- Associated Press - Monday, May 19, 2014

MONTGOMERY, Ala. (AP) - The operators of three of Alabama’s five abortion clinics testified Monday they use out-of-town doctors who wouldn’t be able to admit patients to local hospitals as required under a new state law and would have to end abortion services if a federal judge allows the measure to take effect.

June Ayers, the owner of Montgomery’s Reproductive Health Services, and Staci Fox, CEO of Planned Parenthood Southeast and its clinics in Birmingham and Mobile, are challenging the law and were the first witnesses in a federal trial that began Monday. They said enforcement of the law would make it harder for low-income women to get abortions.

“If I close my doors, their access is dramatically, dramatically reduced,” Ayers said.

Mississippi, Wisconsin and Texas have laws similar to Alabama, but Texas is the only state where it is being enforced. Testimony in the non-jury Alabama trial in Montgomery continues through June 5. U.S. District Judge Myron Thompson will rule after that.

Proponents of the law say problems arise because traveling doctors remain in a city only a few hours and aren’t around to handle complications. Lawyers from the state attorney general’s office said they will present witnesses, including physicians, who will testify that having a doctor on hand to manage problems and admit a patient to the hospital will improve the quality of care.

The clinic operators say complications are rare. They said their traveling physicians wouldn’t qualify for the admitting privileges because they don’t live in the cities with the clinics, would not have the required number of hospital admissions, and would not be around to handle on-call duties like some hospitals require. But both acknowledged none of their traveling doctors has ever tried to get admitting privileges where the clinics are located.

Both said abortion clinic doctors are subject to frequent harassment, and they’ve never had physicians in the clinics’ cities express interest in doing the procedures.

“I can’t imagine after all this time and effort that there is one rock left unturned,” Fox said.

The attorney general’s staff noted that the abortion clinics in Tuscaloosa and Huntsville use local doctors with hospital privileges, and they questioned Ayers and Fox about what they have done to find physicians who would meet the law’s requirements.

“I never recruited someone to move here,” Ayers acknowledged under questioning.

Both operators described harassment of staff and physicians and said that makes finding employees difficult.

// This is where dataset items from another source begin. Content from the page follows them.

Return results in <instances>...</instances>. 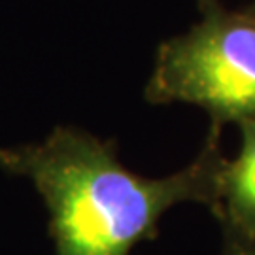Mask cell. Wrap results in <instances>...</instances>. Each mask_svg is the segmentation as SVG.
Returning <instances> with one entry per match:
<instances>
[{
	"instance_id": "1",
	"label": "cell",
	"mask_w": 255,
	"mask_h": 255,
	"mask_svg": "<svg viewBox=\"0 0 255 255\" xmlns=\"http://www.w3.org/2000/svg\"><path fill=\"white\" fill-rule=\"evenodd\" d=\"M210 125L199 155L161 178L123 166L116 142L76 127H55L42 142L0 149V166L34 185L49 214L55 255H130L159 237L170 208L195 202L218 212L227 157Z\"/></svg>"
},
{
	"instance_id": "2",
	"label": "cell",
	"mask_w": 255,
	"mask_h": 255,
	"mask_svg": "<svg viewBox=\"0 0 255 255\" xmlns=\"http://www.w3.org/2000/svg\"><path fill=\"white\" fill-rule=\"evenodd\" d=\"M149 104H191L225 127L255 118V19L221 4L157 47L144 87Z\"/></svg>"
},
{
	"instance_id": "5",
	"label": "cell",
	"mask_w": 255,
	"mask_h": 255,
	"mask_svg": "<svg viewBox=\"0 0 255 255\" xmlns=\"http://www.w3.org/2000/svg\"><path fill=\"white\" fill-rule=\"evenodd\" d=\"M199 4H201V9H206L214 4H218V0H199Z\"/></svg>"
},
{
	"instance_id": "3",
	"label": "cell",
	"mask_w": 255,
	"mask_h": 255,
	"mask_svg": "<svg viewBox=\"0 0 255 255\" xmlns=\"http://www.w3.org/2000/svg\"><path fill=\"white\" fill-rule=\"evenodd\" d=\"M240 151L221 172L219 206L214 218L225 240L255 242V118L238 123Z\"/></svg>"
},
{
	"instance_id": "6",
	"label": "cell",
	"mask_w": 255,
	"mask_h": 255,
	"mask_svg": "<svg viewBox=\"0 0 255 255\" xmlns=\"http://www.w3.org/2000/svg\"><path fill=\"white\" fill-rule=\"evenodd\" d=\"M242 9L246 11L248 15H252V17L255 19V0H254V2H252V4H250V6H246V8H242Z\"/></svg>"
},
{
	"instance_id": "4",
	"label": "cell",
	"mask_w": 255,
	"mask_h": 255,
	"mask_svg": "<svg viewBox=\"0 0 255 255\" xmlns=\"http://www.w3.org/2000/svg\"><path fill=\"white\" fill-rule=\"evenodd\" d=\"M219 255H255V242H237L223 238V250Z\"/></svg>"
}]
</instances>
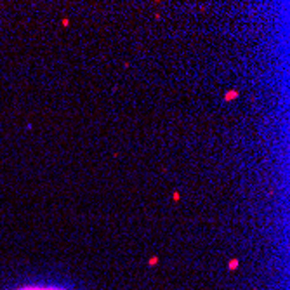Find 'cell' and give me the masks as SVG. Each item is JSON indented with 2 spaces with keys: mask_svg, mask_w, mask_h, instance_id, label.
I'll use <instances>...</instances> for the list:
<instances>
[{
  "mask_svg": "<svg viewBox=\"0 0 290 290\" xmlns=\"http://www.w3.org/2000/svg\"><path fill=\"white\" fill-rule=\"evenodd\" d=\"M21 290H61V288H42V287H26Z\"/></svg>",
  "mask_w": 290,
  "mask_h": 290,
  "instance_id": "1",
  "label": "cell"
}]
</instances>
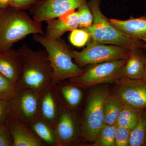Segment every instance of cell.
<instances>
[{"instance_id": "603a6c76", "label": "cell", "mask_w": 146, "mask_h": 146, "mask_svg": "<svg viewBox=\"0 0 146 146\" xmlns=\"http://www.w3.org/2000/svg\"><path fill=\"white\" fill-rule=\"evenodd\" d=\"M117 124L108 125L105 124L92 146H115V131Z\"/></svg>"}, {"instance_id": "e0dca14e", "label": "cell", "mask_w": 146, "mask_h": 146, "mask_svg": "<svg viewBox=\"0 0 146 146\" xmlns=\"http://www.w3.org/2000/svg\"><path fill=\"white\" fill-rule=\"evenodd\" d=\"M141 48L131 49L121 72V78L143 79L146 65V54Z\"/></svg>"}, {"instance_id": "d4e9b609", "label": "cell", "mask_w": 146, "mask_h": 146, "mask_svg": "<svg viewBox=\"0 0 146 146\" xmlns=\"http://www.w3.org/2000/svg\"><path fill=\"white\" fill-rule=\"evenodd\" d=\"M90 39L89 33L83 29L76 28L71 31L69 40L74 46L81 48L84 46Z\"/></svg>"}, {"instance_id": "4fadbf2b", "label": "cell", "mask_w": 146, "mask_h": 146, "mask_svg": "<svg viewBox=\"0 0 146 146\" xmlns=\"http://www.w3.org/2000/svg\"><path fill=\"white\" fill-rule=\"evenodd\" d=\"M13 141V146H46L28 126L13 115L5 123Z\"/></svg>"}, {"instance_id": "9a60e30c", "label": "cell", "mask_w": 146, "mask_h": 146, "mask_svg": "<svg viewBox=\"0 0 146 146\" xmlns=\"http://www.w3.org/2000/svg\"><path fill=\"white\" fill-rule=\"evenodd\" d=\"M21 56L18 50L0 49V73L18 84L22 74Z\"/></svg>"}, {"instance_id": "5bb4252c", "label": "cell", "mask_w": 146, "mask_h": 146, "mask_svg": "<svg viewBox=\"0 0 146 146\" xmlns=\"http://www.w3.org/2000/svg\"><path fill=\"white\" fill-rule=\"evenodd\" d=\"M45 35L52 39H60L67 32L72 31L79 27L78 13L70 11L58 18L47 21Z\"/></svg>"}, {"instance_id": "7a4b0ae2", "label": "cell", "mask_w": 146, "mask_h": 146, "mask_svg": "<svg viewBox=\"0 0 146 146\" xmlns=\"http://www.w3.org/2000/svg\"><path fill=\"white\" fill-rule=\"evenodd\" d=\"M34 34L44 35L42 25L25 10L10 5L0 7V49L12 48L15 43Z\"/></svg>"}, {"instance_id": "5b68a950", "label": "cell", "mask_w": 146, "mask_h": 146, "mask_svg": "<svg viewBox=\"0 0 146 146\" xmlns=\"http://www.w3.org/2000/svg\"><path fill=\"white\" fill-rule=\"evenodd\" d=\"M111 90L107 85L93 86L87 95L80 130L81 138L93 143L105 124L104 105Z\"/></svg>"}, {"instance_id": "484cf974", "label": "cell", "mask_w": 146, "mask_h": 146, "mask_svg": "<svg viewBox=\"0 0 146 146\" xmlns=\"http://www.w3.org/2000/svg\"><path fill=\"white\" fill-rule=\"evenodd\" d=\"M77 12L80 21L79 27L86 28L92 25L94 21L93 15L86 2L79 7Z\"/></svg>"}, {"instance_id": "ba28073f", "label": "cell", "mask_w": 146, "mask_h": 146, "mask_svg": "<svg viewBox=\"0 0 146 146\" xmlns=\"http://www.w3.org/2000/svg\"><path fill=\"white\" fill-rule=\"evenodd\" d=\"M58 146H74L80 142V123L72 110L63 103L61 99L59 115L54 126Z\"/></svg>"}, {"instance_id": "8992f818", "label": "cell", "mask_w": 146, "mask_h": 146, "mask_svg": "<svg viewBox=\"0 0 146 146\" xmlns=\"http://www.w3.org/2000/svg\"><path fill=\"white\" fill-rule=\"evenodd\" d=\"M131 50L125 47L92 42H89L81 51L72 50L71 54L75 63L81 67L126 58Z\"/></svg>"}, {"instance_id": "4dcf8cb0", "label": "cell", "mask_w": 146, "mask_h": 146, "mask_svg": "<svg viewBox=\"0 0 146 146\" xmlns=\"http://www.w3.org/2000/svg\"><path fill=\"white\" fill-rule=\"evenodd\" d=\"M11 0H0V7L10 5Z\"/></svg>"}, {"instance_id": "9c48e42d", "label": "cell", "mask_w": 146, "mask_h": 146, "mask_svg": "<svg viewBox=\"0 0 146 146\" xmlns=\"http://www.w3.org/2000/svg\"><path fill=\"white\" fill-rule=\"evenodd\" d=\"M40 95L31 89L19 88L16 95L9 102L11 107V115L29 127L39 116Z\"/></svg>"}, {"instance_id": "277c9868", "label": "cell", "mask_w": 146, "mask_h": 146, "mask_svg": "<svg viewBox=\"0 0 146 146\" xmlns=\"http://www.w3.org/2000/svg\"><path fill=\"white\" fill-rule=\"evenodd\" d=\"M88 4L93 14L94 21L91 26L81 29L89 33L92 42L120 46L130 49L135 48H143V41L125 35L110 23L100 8V0H90Z\"/></svg>"}, {"instance_id": "7c38bea8", "label": "cell", "mask_w": 146, "mask_h": 146, "mask_svg": "<svg viewBox=\"0 0 146 146\" xmlns=\"http://www.w3.org/2000/svg\"><path fill=\"white\" fill-rule=\"evenodd\" d=\"M60 101L56 86L51 84L40 94L39 117L54 126L59 115Z\"/></svg>"}, {"instance_id": "83f0119b", "label": "cell", "mask_w": 146, "mask_h": 146, "mask_svg": "<svg viewBox=\"0 0 146 146\" xmlns=\"http://www.w3.org/2000/svg\"><path fill=\"white\" fill-rule=\"evenodd\" d=\"M0 146H13L12 137L5 123L0 124Z\"/></svg>"}, {"instance_id": "1f68e13d", "label": "cell", "mask_w": 146, "mask_h": 146, "mask_svg": "<svg viewBox=\"0 0 146 146\" xmlns=\"http://www.w3.org/2000/svg\"><path fill=\"white\" fill-rule=\"evenodd\" d=\"M144 80H145L146 82V65L145 67V74H144V78L143 79Z\"/></svg>"}, {"instance_id": "ffe728a7", "label": "cell", "mask_w": 146, "mask_h": 146, "mask_svg": "<svg viewBox=\"0 0 146 146\" xmlns=\"http://www.w3.org/2000/svg\"><path fill=\"white\" fill-rule=\"evenodd\" d=\"M125 103L119 96L111 91L105 100L104 110L105 124L115 125Z\"/></svg>"}, {"instance_id": "d6a6232c", "label": "cell", "mask_w": 146, "mask_h": 146, "mask_svg": "<svg viewBox=\"0 0 146 146\" xmlns=\"http://www.w3.org/2000/svg\"><path fill=\"white\" fill-rule=\"evenodd\" d=\"M143 49H145L146 50V41L145 42V43H144L143 46Z\"/></svg>"}, {"instance_id": "f546056e", "label": "cell", "mask_w": 146, "mask_h": 146, "mask_svg": "<svg viewBox=\"0 0 146 146\" xmlns=\"http://www.w3.org/2000/svg\"><path fill=\"white\" fill-rule=\"evenodd\" d=\"M39 0H11L10 5L24 10L29 9Z\"/></svg>"}, {"instance_id": "4316f807", "label": "cell", "mask_w": 146, "mask_h": 146, "mask_svg": "<svg viewBox=\"0 0 146 146\" xmlns=\"http://www.w3.org/2000/svg\"><path fill=\"white\" fill-rule=\"evenodd\" d=\"M131 131L117 124L115 131V146H129Z\"/></svg>"}, {"instance_id": "52a82bcc", "label": "cell", "mask_w": 146, "mask_h": 146, "mask_svg": "<svg viewBox=\"0 0 146 146\" xmlns=\"http://www.w3.org/2000/svg\"><path fill=\"white\" fill-rule=\"evenodd\" d=\"M127 57L115 61L93 64L86 70H84L82 74L70 79V81L83 88L113 82L121 78L122 70Z\"/></svg>"}, {"instance_id": "6da1fadb", "label": "cell", "mask_w": 146, "mask_h": 146, "mask_svg": "<svg viewBox=\"0 0 146 146\" xmlns=\"http://www.w3.org/2000/svg\"><path fill=\"white\" fill-rule=\"evenodd\" d=\"M22 70L19 88L31 89L41 94L52 80V69L46 50H34L24 44L18 49Z\"/></svg>"}, {"instance_id": "cb8c5ba5", "label": "cell", "mask_w": 146, "mask_h": 146, "mask_svg": "<svg viewBox=\"0 0 146 146\" xmlns=\"http://www.w3.org/2000/svg\"><path fill=\"white\" fill-rule=\"evenodd\" d=\"M19 89L18 83L11 81L0 73V99L10 101Z\"/></svg>"}, {"instance_id": "7402d4cb", "label": "cell", "mask_w": 146, "mask_h": 146, "mask_svg": "<svg viewBox=\"0 0 146 146\" xmlns=\"http://www.w3.org/2000/svg\"><path fill=\"white\" fill-rule=\"evenodd\" d=\"M129 146H146V108L143 110L136 127L131 131Z\"/></svg>"}, {"instance_id": "44dd1931", "label": "cell", "mask_w": 146, "mask_h": 146, "mask_svg": "<svg viewBox=\"0 0 146 146\" xmlns=\"http://www.w3.org/2000/svg\"><path fill=\"white\" fill-rule=\"evenodd\" d=\"M144 109L126 104L118 117L117 124L133 130L138 124Z\"/></svg>"}, {"instance_id": "f1b7e54d", "label": "cell", "mask_w": 146, "mask_h": 146, "mask_svg": "<svg viewBox=\"0 0 146 146\" xmlns=\"http://www.w3.org/2000/svg\"><path fill=\"white\" fill-rule=\"evenodd\" d=\"M11 114V107L9 102L0 99V124L5 123Z\"/></svg>"}, {"instance_id": "8fae6325", "label": "cell", "mask_w": 146, "mask_h": 146, "mask_svg": "<svg viewBox=\"0 0 146 146\" xmlns=\"http://www.w3.org/2000/svg\"><path fill=\"white\" fill-rule=\"evenodd\" d=\"M111 90L126 104L138 108H146V82L143 79L120 78L113 82Z\"/></svg>"}, {"instance_id": "ac0fdd59", "label": "cell", "mask_w": 146, "mask_h": 146, "mask_svg": "<svg viewBox=\"0 0 146 146\" xmlns=\"http://www.w3.org/2000/svg\"><path fill=\"white\" fill-rule=\"evenodd\" d=\"M58 94L63 103L72 110L78 107L83 99L81 88L70 82V83L61 84L56 85Z\"/></svg>"}, {"instance_id": "2e32d148", "label": "cell", "mask_w": 146, "mask_h": 146, "mask_svg": "<svg viewBox=\"0 0 146 146\" xmlns=\"http://www.w3.org/2000/svg\"><path fill=\"white\" fill-rule=\"evenodd\" d=\"M110 23L125 35L137 40L146 41V16L127 20L108 19Z\"/></svg>"}, {"instance_id": "3957f363", "label": "cell", "mask_w": 146, "mask_h": 146, "mask_svg": "<svg viewBox=\"0 0 146 146\" xmlns=\"http://www.w3.org/2000/svg\"><path fill=\"white\" fill-rule=\"evenodd\" d=\"M33 37L43 46L48 55L52 69V85L55 86L65 80L83 74L84 70L75 63L72 50L61 38L55 39L40 34H33Z\"/></svg>"}, {"instance_id": "30bf717a", "label": "cell", "mask_w": 146, "mask_h": 146, "mask_svg": "<svg viewBox=\"0 0 146 146\" xmlns=\"http://www.w3.org/2000/svg\"><path fill=\"white\" fill-rule=\"evenodd\" d=\"M86 2V0H39L28 10L33 20L41 23L75 10Z\"/></svg>"}, {"instance_id": "d6986e66", "label": "cell", "mask_w": 146, "mask_h": 146, "mask_svg": "<svg viewBox=\"0 0 146 146\" xmlns=\"http://www.w3.org/2000/svg\"><path fill=\"white\" fill-rule=\"evenodd\" d=\"M29 127L35 135L46 146H58L54 126L39 116L33 122Z\"/></svg>"}]
</instances>
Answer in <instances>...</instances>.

Ayers recounted one physician the clinic used from Baltimore, Maryland, who had his picture taken outside the clinic and then had posters about him being an abortion doctor show up in his neighborhood.

The Birmingham clinic of Planned Parenthood Southeast ceased operations in January after firing two staff members for selling an abortion medication to a person in the clinic’s parking lot. Fox said the clinic hopes to get approval from the state health department to reopen by next month.

The Alabama Department of Public Health reports the two clinics not threatened by the law are the state’s largest, with the Tuscaloosa clinic performing 3,503 abortions in 2012 and the Huntsville clinic 1,451. The department reports the Birmingham clinic recorded 1,396 abortions in 2012, the Mobile clinic 1,275, and the Montgomery clinic 978.

Ayers said her traveling doctors are in the capital city one day per week and are paid $80 to $85 per abortion.